◆ Stated task ◆
Lay out the lines of the listing below as a Markdown table with two columns, "No." for the row number and "Text" for the line, leaving out blank lines. Begin at the line that contains "Among the things" and stop after the final line of the listing.

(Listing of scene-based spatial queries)
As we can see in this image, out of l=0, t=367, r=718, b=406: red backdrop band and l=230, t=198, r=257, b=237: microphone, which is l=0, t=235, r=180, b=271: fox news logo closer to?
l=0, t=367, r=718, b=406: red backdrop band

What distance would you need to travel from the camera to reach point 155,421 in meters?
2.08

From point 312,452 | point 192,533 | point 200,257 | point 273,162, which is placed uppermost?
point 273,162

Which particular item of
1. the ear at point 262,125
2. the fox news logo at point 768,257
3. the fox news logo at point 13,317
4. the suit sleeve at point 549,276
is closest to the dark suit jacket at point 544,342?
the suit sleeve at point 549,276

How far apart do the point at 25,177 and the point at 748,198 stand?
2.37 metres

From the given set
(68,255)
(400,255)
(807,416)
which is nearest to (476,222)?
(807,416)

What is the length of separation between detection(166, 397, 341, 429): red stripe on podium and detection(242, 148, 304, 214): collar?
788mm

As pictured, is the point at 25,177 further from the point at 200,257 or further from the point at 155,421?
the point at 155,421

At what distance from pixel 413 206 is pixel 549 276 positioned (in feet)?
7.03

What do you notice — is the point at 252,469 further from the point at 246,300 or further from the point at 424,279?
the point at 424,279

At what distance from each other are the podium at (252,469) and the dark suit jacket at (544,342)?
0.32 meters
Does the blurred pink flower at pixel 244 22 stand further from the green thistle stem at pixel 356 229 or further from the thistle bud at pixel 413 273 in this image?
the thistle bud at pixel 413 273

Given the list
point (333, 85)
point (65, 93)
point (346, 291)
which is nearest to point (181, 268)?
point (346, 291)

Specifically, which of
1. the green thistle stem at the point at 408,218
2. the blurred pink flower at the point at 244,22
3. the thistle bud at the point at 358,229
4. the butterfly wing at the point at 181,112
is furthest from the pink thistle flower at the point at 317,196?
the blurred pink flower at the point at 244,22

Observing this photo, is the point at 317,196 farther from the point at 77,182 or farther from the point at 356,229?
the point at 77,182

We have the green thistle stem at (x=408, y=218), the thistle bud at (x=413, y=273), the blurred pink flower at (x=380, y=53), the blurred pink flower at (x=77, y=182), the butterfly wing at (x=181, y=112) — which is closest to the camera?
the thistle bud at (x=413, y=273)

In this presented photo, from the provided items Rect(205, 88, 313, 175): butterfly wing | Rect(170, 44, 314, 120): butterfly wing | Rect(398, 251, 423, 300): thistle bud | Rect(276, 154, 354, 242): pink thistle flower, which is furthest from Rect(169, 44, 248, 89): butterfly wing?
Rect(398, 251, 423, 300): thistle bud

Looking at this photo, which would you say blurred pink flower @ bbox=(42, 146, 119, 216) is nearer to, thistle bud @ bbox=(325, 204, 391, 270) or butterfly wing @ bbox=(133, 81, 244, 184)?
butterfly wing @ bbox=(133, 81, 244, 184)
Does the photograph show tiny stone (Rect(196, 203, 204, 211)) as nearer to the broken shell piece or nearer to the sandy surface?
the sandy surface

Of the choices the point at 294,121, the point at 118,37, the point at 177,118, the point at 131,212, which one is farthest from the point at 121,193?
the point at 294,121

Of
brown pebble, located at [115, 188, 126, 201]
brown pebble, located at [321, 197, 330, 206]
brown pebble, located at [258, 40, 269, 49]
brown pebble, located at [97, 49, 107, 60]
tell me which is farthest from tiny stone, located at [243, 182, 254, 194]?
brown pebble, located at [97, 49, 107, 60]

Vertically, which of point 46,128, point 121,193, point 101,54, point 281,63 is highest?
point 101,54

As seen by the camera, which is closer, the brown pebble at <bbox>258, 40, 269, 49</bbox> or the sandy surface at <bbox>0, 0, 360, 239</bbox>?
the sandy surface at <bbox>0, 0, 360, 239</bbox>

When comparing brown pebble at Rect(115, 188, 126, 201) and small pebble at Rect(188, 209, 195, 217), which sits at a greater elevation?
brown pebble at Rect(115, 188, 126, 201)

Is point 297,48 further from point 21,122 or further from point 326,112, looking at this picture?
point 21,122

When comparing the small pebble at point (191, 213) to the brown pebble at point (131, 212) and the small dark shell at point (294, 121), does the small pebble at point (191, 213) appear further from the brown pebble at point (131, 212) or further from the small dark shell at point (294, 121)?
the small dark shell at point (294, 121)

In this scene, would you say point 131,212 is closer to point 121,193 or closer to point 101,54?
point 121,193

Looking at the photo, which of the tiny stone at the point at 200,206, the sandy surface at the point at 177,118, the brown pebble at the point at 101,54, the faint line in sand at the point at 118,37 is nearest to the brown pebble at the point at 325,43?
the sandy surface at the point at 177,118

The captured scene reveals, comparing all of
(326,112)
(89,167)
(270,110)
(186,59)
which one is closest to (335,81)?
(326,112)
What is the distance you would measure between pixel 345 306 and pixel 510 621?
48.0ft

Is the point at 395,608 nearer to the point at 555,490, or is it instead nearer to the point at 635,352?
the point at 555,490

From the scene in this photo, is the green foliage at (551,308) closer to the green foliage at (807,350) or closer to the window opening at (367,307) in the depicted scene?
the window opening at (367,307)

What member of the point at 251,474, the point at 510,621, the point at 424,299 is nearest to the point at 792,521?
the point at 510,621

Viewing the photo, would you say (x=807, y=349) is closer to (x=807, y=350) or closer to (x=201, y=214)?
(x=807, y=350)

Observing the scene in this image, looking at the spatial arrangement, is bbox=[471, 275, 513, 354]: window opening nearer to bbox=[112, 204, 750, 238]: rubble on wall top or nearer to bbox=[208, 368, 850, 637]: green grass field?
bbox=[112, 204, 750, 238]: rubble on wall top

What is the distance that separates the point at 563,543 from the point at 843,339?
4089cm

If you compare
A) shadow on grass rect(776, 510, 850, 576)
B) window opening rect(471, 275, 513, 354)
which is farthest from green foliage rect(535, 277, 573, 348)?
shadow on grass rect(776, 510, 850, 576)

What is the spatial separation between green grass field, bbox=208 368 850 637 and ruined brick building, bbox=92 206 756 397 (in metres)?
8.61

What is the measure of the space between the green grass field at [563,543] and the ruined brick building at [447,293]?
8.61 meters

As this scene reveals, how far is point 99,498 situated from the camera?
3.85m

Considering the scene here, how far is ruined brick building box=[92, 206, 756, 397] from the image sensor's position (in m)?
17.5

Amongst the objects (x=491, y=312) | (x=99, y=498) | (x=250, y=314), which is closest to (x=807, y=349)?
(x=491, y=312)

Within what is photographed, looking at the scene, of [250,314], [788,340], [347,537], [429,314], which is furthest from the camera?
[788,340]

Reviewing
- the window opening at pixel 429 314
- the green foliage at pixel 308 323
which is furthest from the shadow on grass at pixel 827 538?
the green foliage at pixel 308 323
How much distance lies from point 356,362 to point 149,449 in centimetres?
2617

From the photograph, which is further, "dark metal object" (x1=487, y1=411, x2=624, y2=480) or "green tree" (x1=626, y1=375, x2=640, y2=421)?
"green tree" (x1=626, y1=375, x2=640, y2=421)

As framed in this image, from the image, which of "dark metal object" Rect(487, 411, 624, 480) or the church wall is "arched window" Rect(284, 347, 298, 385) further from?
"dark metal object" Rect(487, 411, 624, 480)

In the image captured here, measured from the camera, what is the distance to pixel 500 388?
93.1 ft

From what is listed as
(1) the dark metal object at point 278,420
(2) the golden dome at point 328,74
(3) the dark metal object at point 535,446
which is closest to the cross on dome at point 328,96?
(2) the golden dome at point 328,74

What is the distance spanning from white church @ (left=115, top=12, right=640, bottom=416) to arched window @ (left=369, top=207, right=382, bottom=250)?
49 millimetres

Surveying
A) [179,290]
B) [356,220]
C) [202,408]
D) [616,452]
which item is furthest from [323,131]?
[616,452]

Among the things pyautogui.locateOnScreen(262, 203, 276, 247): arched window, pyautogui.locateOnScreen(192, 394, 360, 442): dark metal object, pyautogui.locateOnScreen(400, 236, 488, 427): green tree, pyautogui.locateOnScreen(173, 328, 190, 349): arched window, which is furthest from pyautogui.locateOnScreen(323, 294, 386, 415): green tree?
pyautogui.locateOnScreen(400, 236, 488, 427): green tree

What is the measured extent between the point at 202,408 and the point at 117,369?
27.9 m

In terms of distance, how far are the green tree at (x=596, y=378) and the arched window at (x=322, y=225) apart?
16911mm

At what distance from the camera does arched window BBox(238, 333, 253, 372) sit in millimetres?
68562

◆ Response for this exercise ◆
| No. | Text |
|---|---|
| 1 | Among the things pyautogui.locateOnScreen(262, 203, 276, 247): arched window, pyautogui.locateOnScreen(192, 394, 360, 442): dark metal object, pyautogui.locateOnScreen(400, 236, 488, 427): green tree, pyautogui.locateOnScreen(173, 328, 190, 349): arched window, which is furthest from pyautogui.locateOnScreen(323, 294, 386, 415): green tree? |
| 2 | pyautogui.locateOnScreen(400, 236, 488, 427): green tree |
| 3 | What is the measured extent between the point at 202,408 and the point at 117,369? |
| 4 | 27.9 m |
| 5 | In terms of distance, how far are the green tree at (x=596, y=378) and the arched window at (x=322, y=225) apart? |
| 6 | 16911mm |
| 7 | At what distance from the camera does arched window BBox(238, 333, 253, 372) sit in millimetres? |
| 8 | 68562 |